My most recent piece, The Hard Business of Letting Go, is more emotional than my other pieces. I dwell on what it is like to realize that a dream is dead. What happens when you are forced to let go and move on? How do you feel when you confront that hard truth? What if you no longer recognize yourself?
Here’s a sample:
My dream to become a professor floated away, too, in the flurry of applications and the brutal realities of the job market. The career that I trained for appears more and more untenable day by day.
Applying for a job off the tenure track, then, felt like the death knell of my dream. I stalled, not because I am a coward, but because abandoning who you think you are going to be is hard. I’ve let the dream I haven’t achieved define me more than my accomplishments. That dream turned toxic, and it is time to let it go.
It hurt to write this piece because I had to own up to the fact that my career won’t be what I imagined. I have to find new dreams. The end. Onto the next column.
But, an interesting thing happened when I posted the column on Facebook. One of my mentors, Martin Kavka, asked, “Are there such things as non-toxic dreams?” He continued:
I ask in some seriousness, and with a lot of trepidation.
I ask in seriousness because I suspect that the contingency of life means that all dreams will always be crushed.
I ask with trepidation because I fear that my suspicion ends up functioning only as a way to occlude all the structural problems of academia…
Are there such things as non-toxic dreams?
Academia was my dream, but lately, I’m not sure that I was ever really suited for it. The pursuit of an academic career turned me into a strange, neurotic woman, whom I avoided in the mirror. Frantic, busy, tired, anxious, irritable, pessimistic, and depressed. I mastered my brave, public face. It appeared as if nothing bothered me, but everything did.
When I decided to take a year off, I sort of fell apart. I cut and dyed my hair over and over, as if changing my appearance would change my life. I vacillated between anger and sadness. Slowly, I started to feel better, as I realized that my failure as an academic had very little to do with me and mostly with structural constraints of the university. Most days I’m happy with my decision to move on. Some days I’m miserable. This dream was clearly toxic.
Are there such things as non-toxic dreams? Martin’s words stick with me as I try to find my place. I turn the question around: Are all dreams inherently toxic? The bleakness of the inversion makes me catch my breath. I pause. I have no words. I utter, Please don’t let that be true. What are we left with if things that we want to sustain us actually harm us? What are we to do if our dreams will always cause us pain?
The cynical part of me finds truth in toxicity.

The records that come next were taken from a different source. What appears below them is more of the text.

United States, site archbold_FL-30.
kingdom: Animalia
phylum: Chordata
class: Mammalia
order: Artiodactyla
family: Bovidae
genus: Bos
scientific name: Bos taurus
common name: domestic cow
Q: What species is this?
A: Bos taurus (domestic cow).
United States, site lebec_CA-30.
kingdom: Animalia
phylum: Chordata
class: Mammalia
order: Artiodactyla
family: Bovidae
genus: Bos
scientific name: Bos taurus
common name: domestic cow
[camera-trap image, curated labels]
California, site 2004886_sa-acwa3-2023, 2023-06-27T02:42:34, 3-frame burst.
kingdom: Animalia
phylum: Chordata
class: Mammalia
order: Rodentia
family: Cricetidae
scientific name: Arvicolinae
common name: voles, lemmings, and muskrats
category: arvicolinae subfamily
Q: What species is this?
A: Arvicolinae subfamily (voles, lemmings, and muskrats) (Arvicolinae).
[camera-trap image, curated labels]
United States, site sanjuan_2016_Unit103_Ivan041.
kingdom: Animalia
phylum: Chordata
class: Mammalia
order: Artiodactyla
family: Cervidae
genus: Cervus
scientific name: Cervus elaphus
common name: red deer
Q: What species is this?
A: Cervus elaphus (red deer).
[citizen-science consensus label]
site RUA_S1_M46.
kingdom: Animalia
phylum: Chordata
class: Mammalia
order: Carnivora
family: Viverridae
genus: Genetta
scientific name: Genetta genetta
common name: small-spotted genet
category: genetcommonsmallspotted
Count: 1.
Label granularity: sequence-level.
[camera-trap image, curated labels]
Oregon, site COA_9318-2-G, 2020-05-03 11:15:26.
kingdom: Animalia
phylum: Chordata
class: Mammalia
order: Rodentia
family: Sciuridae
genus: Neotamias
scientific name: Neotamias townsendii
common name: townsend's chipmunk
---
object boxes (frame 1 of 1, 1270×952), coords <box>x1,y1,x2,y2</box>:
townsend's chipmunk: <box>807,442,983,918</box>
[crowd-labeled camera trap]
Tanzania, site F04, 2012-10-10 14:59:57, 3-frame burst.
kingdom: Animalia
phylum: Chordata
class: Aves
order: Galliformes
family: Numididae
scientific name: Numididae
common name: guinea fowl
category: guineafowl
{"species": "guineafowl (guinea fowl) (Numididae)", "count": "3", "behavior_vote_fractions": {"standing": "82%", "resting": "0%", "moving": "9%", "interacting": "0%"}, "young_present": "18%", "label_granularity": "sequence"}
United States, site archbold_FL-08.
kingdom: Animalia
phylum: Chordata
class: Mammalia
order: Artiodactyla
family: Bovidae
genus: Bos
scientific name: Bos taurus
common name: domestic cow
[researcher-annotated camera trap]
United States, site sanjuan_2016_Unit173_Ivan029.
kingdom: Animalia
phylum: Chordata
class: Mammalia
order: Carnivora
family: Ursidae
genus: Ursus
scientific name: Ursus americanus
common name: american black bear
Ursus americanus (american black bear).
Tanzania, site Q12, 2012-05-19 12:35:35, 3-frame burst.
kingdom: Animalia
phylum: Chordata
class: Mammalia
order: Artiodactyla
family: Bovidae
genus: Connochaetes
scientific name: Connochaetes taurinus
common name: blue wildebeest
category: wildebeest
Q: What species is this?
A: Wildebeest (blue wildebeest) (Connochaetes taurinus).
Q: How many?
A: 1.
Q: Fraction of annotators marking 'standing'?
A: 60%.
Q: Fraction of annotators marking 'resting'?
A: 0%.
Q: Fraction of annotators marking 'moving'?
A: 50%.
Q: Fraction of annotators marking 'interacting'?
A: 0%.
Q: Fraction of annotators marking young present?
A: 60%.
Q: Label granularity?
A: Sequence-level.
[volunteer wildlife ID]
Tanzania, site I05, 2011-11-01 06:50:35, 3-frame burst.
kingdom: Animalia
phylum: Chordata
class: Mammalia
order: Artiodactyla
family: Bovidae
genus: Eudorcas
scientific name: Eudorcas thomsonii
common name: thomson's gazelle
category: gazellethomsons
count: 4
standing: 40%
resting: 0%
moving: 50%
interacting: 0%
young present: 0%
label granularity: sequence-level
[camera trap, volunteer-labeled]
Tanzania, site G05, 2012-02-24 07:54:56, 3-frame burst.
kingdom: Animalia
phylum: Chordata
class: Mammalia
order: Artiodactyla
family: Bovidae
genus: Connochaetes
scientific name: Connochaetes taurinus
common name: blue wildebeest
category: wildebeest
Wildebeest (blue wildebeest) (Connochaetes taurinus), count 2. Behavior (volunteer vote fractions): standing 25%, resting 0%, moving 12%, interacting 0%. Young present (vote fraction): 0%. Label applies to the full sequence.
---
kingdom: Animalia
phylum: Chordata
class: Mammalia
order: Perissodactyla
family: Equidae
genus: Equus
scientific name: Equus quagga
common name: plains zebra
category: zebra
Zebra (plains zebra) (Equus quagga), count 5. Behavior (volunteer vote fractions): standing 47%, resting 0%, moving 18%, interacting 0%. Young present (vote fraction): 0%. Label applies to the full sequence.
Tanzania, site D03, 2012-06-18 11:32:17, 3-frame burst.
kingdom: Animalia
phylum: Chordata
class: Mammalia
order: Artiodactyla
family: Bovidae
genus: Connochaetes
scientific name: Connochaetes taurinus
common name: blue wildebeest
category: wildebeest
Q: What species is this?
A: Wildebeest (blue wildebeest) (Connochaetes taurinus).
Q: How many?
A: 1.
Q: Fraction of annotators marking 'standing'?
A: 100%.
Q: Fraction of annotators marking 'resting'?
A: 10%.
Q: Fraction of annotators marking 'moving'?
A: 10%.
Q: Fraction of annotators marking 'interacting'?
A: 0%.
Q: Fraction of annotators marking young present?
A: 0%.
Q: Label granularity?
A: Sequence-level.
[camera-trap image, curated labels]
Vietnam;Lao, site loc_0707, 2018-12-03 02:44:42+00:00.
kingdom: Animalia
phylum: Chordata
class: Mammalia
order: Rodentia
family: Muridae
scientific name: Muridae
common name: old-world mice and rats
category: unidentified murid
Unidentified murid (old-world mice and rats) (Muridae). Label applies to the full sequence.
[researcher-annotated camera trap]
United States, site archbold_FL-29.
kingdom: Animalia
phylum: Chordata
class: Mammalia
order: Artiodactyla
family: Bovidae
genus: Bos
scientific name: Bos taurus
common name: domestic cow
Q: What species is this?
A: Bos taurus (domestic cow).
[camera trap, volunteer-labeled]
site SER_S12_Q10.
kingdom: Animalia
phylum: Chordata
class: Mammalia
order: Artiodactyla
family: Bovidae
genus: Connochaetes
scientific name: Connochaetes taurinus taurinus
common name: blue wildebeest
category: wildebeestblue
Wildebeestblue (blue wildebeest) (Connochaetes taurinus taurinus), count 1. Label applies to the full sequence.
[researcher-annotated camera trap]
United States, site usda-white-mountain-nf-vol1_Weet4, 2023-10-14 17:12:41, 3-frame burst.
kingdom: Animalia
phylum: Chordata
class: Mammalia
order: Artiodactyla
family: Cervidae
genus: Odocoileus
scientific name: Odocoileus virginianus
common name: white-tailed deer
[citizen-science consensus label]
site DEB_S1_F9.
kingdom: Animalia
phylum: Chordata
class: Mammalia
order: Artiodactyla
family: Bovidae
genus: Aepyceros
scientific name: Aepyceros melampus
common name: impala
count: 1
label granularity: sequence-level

What if all dreams are eroded by what Lauren Berlant calls the “wearying” of life?* For Berlant, the mundane sleights of the every day are more damaging than those big, shocking events called trauma. Drudgery and repetition eat away at us day in and day out. We cannot escape them. We are weary; I am weary. Life is weary-making. Berlant warns us of the fantasies of the good life that seem to dominate American culture. The good life is elusive, if not impossible. Optimism most often turns cruel. Positive visions of the future damn us, more than they ever save us.
I find this compelling and disquieting. Berlant challenges the ubiquitous “life is good” t-shirts in cheery, pastel colors. T-shirt wisdom should never be trusted. After all, life is hard. People reach for this mantra when confronted with the suffering of others. Life is hard for everyone, they say, why would academia be any different? We suffer, so why should we be surprised that you suffer too?
They are right. Life is hard and fragile and fleeting. That brusque statement of fact, however, is not an excuse to ignore structural injustices wherever they may be. We can’t use “life is hard” as a method to blind us to pain and suffering of others, inside or outside of academia. This oft-repeated sentiment does not absolve the complexity or particularity of the “hard.” The wearying of the world impacts each of us. Life is hard both systemically and individually. To admit that life is hard is the beginning of a conversation, not an end. To use it as an explanatory end is a callous approach to those around us.
We can no longer ignore that the dream of a tenure track job is fantasy rather than reality. Adjuntification is the new normal. Optimism becomes cruel in every advisor’s assurance to students that they will get secure jobs. Toxicity blooms noxious and thick. It smothers and chokes us. Letting go of that dream, for me, is the only way to live.
Yet, I can’t give up dreaming. I’m an idealist, who hopes fervently that some dreams are less toxic. Maybe, some dreams nourish. I need to dream, so the wearying does not overwhelm me. Berlant might call me a stupid optimist; I’m okay with that. I refuse to quit dreaming even if that means that new dreams could turn on me. That’s a chance I have to take.
Are there such things as non-toxic dreams? Let’s find out.